Material for the task -
* Begin *
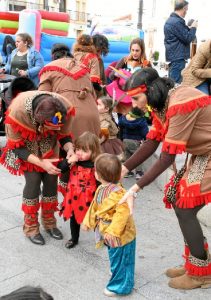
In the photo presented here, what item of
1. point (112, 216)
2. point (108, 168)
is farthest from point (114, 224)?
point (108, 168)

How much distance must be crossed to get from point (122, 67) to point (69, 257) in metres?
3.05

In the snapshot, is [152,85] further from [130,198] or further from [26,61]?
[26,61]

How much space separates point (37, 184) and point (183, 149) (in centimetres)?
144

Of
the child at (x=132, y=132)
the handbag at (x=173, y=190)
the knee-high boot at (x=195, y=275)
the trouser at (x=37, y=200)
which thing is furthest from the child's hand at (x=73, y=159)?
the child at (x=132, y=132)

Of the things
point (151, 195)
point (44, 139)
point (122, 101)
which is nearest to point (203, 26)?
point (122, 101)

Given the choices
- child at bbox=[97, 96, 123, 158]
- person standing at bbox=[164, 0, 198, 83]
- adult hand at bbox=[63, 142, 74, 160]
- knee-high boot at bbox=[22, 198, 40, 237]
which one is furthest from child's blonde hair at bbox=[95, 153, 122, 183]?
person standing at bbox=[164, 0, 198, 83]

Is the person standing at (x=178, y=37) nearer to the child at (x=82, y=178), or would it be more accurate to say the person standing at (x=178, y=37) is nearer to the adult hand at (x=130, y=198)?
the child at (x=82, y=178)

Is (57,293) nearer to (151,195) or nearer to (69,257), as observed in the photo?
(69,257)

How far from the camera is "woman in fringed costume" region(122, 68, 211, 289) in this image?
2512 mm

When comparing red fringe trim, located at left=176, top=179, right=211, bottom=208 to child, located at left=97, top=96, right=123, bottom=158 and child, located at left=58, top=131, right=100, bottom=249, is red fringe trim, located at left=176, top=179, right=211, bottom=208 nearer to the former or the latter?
* End *
* Begin *
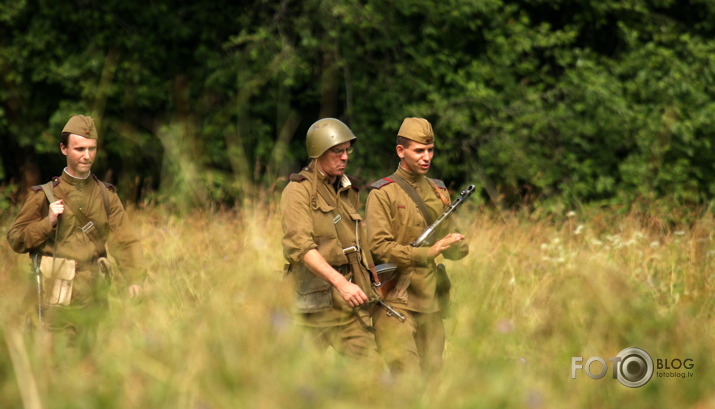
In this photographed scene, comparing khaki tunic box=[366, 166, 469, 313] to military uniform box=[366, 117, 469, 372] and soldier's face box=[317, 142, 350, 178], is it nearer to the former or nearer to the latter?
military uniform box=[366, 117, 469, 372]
* End *
* Begin *
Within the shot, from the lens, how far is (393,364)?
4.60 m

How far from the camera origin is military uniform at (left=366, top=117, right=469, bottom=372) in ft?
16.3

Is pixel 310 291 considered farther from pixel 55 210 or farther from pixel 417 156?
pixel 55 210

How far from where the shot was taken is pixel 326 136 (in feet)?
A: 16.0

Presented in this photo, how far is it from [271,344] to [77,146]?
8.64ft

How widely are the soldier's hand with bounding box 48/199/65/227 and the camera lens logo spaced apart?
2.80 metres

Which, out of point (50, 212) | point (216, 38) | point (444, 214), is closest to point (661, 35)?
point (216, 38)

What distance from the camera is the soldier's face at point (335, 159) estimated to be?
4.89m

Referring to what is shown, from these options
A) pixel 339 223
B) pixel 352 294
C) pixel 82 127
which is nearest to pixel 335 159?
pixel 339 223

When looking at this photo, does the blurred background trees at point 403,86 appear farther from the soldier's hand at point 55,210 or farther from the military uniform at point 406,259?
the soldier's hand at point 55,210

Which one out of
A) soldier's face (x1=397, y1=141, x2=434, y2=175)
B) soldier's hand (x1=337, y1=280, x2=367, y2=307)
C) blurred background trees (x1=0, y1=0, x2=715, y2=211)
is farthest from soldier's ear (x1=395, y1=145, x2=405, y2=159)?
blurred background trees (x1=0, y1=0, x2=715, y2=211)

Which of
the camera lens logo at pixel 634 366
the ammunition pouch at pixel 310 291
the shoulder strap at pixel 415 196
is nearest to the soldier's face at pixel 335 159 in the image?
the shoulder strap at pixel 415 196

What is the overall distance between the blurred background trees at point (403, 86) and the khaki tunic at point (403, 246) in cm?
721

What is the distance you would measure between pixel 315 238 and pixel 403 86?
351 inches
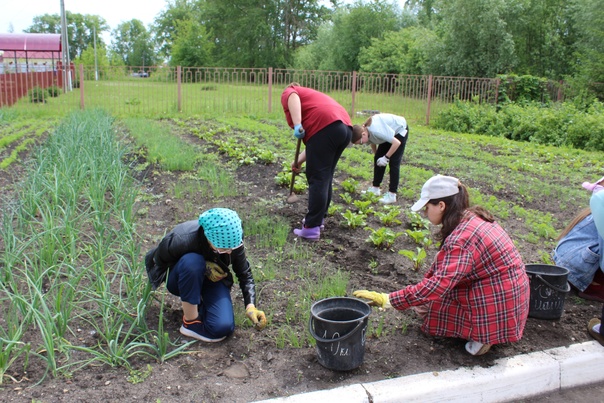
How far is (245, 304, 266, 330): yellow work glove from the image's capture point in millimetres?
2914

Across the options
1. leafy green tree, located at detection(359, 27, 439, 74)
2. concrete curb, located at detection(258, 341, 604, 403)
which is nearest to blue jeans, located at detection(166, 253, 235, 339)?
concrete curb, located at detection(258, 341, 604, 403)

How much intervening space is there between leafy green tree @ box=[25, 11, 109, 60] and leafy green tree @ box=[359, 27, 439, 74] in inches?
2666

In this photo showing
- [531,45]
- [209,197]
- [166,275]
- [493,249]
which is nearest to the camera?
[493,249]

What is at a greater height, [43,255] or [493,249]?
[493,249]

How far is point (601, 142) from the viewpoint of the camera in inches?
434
* End *
Do this - Tally the lines in the records above that contain the string "leafy" and reply with that number alone.

Response below - 2